= Exercise task =
Exclude the pictures and retype the entries as written.

= Material =
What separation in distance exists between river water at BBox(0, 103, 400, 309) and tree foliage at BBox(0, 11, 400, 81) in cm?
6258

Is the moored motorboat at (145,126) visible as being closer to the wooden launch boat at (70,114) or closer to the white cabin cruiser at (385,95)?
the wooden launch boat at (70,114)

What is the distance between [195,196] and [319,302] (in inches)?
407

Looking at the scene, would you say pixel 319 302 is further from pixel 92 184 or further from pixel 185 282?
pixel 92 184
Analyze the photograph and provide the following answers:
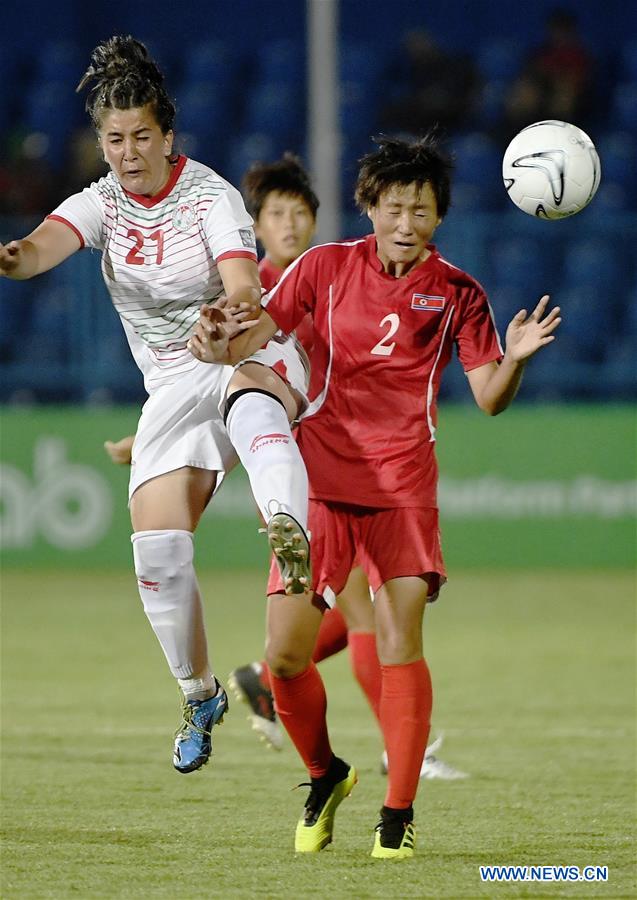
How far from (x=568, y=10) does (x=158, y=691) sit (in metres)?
12.6

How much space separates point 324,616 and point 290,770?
78 cm

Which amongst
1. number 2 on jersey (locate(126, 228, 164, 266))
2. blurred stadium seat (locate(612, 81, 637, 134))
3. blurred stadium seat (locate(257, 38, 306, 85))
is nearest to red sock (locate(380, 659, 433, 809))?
number 2 on jersey (locate(126, 228, 164, 266))

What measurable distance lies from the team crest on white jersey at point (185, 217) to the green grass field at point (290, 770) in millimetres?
2008

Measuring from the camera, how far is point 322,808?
16.5 feet

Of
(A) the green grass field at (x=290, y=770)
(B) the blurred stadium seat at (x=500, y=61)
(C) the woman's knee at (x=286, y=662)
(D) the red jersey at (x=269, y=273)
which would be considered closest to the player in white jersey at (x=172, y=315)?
(C) the woman's knee at (x=286, y=662)

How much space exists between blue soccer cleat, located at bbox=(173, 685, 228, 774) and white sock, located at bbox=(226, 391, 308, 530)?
88cm

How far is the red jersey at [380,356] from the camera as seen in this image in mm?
5051

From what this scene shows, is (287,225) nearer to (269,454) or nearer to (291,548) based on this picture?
(269,454)

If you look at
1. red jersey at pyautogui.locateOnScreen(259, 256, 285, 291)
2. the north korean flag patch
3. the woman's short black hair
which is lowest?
red jersey at pyautogui.locateOnScreen(259, 256, 285, 291)

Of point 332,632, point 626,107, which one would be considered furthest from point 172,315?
point 626,107

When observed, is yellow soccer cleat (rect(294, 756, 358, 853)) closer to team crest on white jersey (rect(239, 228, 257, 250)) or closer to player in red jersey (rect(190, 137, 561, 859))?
player in red jersey (rect(190, 137, 561, 859))

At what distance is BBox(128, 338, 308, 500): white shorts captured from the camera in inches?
210

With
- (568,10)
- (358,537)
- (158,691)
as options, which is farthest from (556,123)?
(568,10)

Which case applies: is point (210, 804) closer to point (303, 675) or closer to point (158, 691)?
point (303, 675)
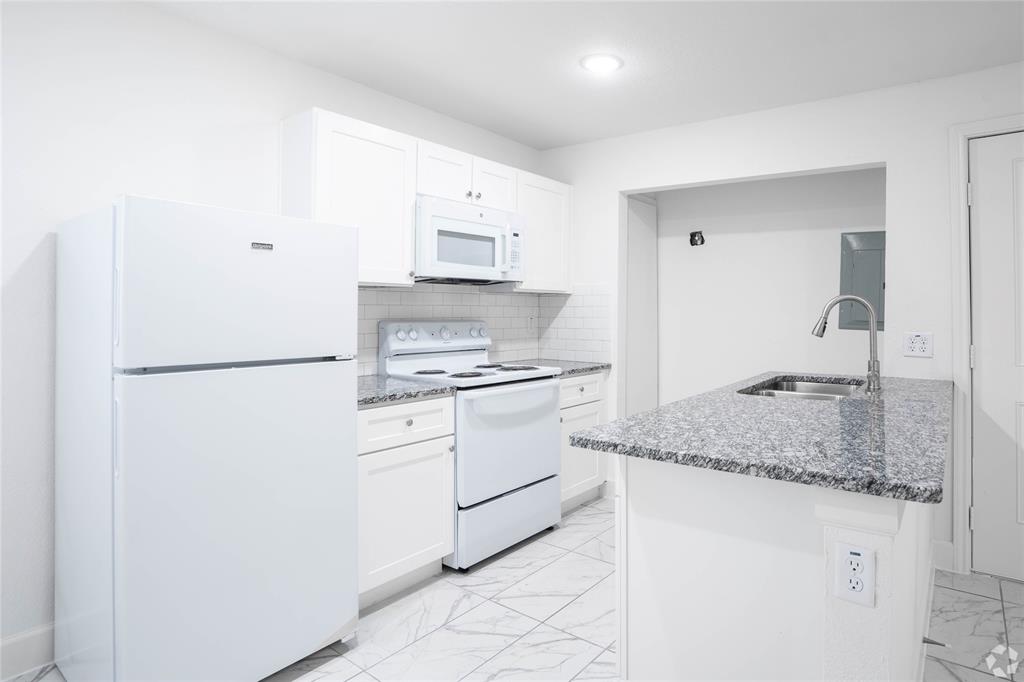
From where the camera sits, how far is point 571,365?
148 inches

= Solution to the exercise =
What separation in distance exists between river water at BBox(0, 103, 400, 309) and tree foliage at BBox(0, 11, 400, 81) in cm?
6258

Is the moored motorboat at (145,126) visible as being closer to the wooden launch boat at (70,114) or closer to the white cabin cruiser at (385,95)?
the wooden launch boat at (70,114)

What is the distance between [195,196] and [319,302] (in inches)?
407

Looking at the scene, would you say pixel 319 302 is further from pixel 92 184 or further from pixel 185 282?
pixel 92 184
Analyze the photograph and provide the following answers:
How far from (x=568, y=10) does (x=158, y=691) sit (in metres)?
12.6

How much space separates point 324,616 and point 290,770?
78 cm

Which amongst
1. number 2 on jersey (locate(126, 228, 164, 266))
2. blurred stadium seat (locate(612, 81, 637, 134))
3. blurred stadium seat (locate(257, 38, 306, 85))
is nearest to red sock (locate(380, 659, 433, 809))?
number 2 on jersey (locate(126, 228, 164, 266))

What measurable distance lies from the team crest on white jersey at point (185, 217) to the green grass field at point (290, 770) in millimetres?
2008

Measuring from the camera, how far is point 322,808?
16.5 feet

Of
(A) the green grass field at (x=290, y=770)
(B) the blurred stadium seat at (x=500, y=61)
(C) the woman's knee at (x=286, y=662)
(D) the red jersey at (x=269, y=273)
which would be considered closest to the player in white jersey at (x=172, y=315)?
(C) the woman's knee at (x=286, y=662)

How much space exists between blue soccer cleat, located at bbox=(173, 685, 228, 774) and white sock, located at bbox=(226, 391, 308, 530)?
88cm

How far is the red jersey at [380,356] from the camera as seen in this image in mm?
5051

From what this scene shows, is (287,225) nearer to (269,454) or nearer to (291,548) based on this picture?
(269,454)

If you look at
1. red jersey at pyautogui.locateOnScreen(259, 256, 285, 291)
2. the north korean flag patch
3. the woman's short black hair
which is lowest?
red jersey at pyautogui.locateOnScreen(259, 256, 285, 291)

Of point 332,632, point 626,107, which one would be considered furthest from point 172,315?
point 626,107

When observed, is yellow soccer cleat (rect(294, 756, 358, 853)) closer to team crest on white jersey (rect(239, 228, 257, 250)) or closer to player in red jersey (rect(190, 137, 561, 859))?
player in red jersey (rect(190, 137, 561, 859))

At what distance is BBox(128, 338, 308, 500): white shorts captured from the camera in inches?
210

With
- (568,10)
- (358,537)
- (158,691)
as options, which is farthest from (556,123)?
(568,10)

Which case applies: is point (210, 804) closer to point (303, 675) or closer to point (158, 691)?
point (303, 675)
From where the camera sits, how far is point 571,365?
148 inches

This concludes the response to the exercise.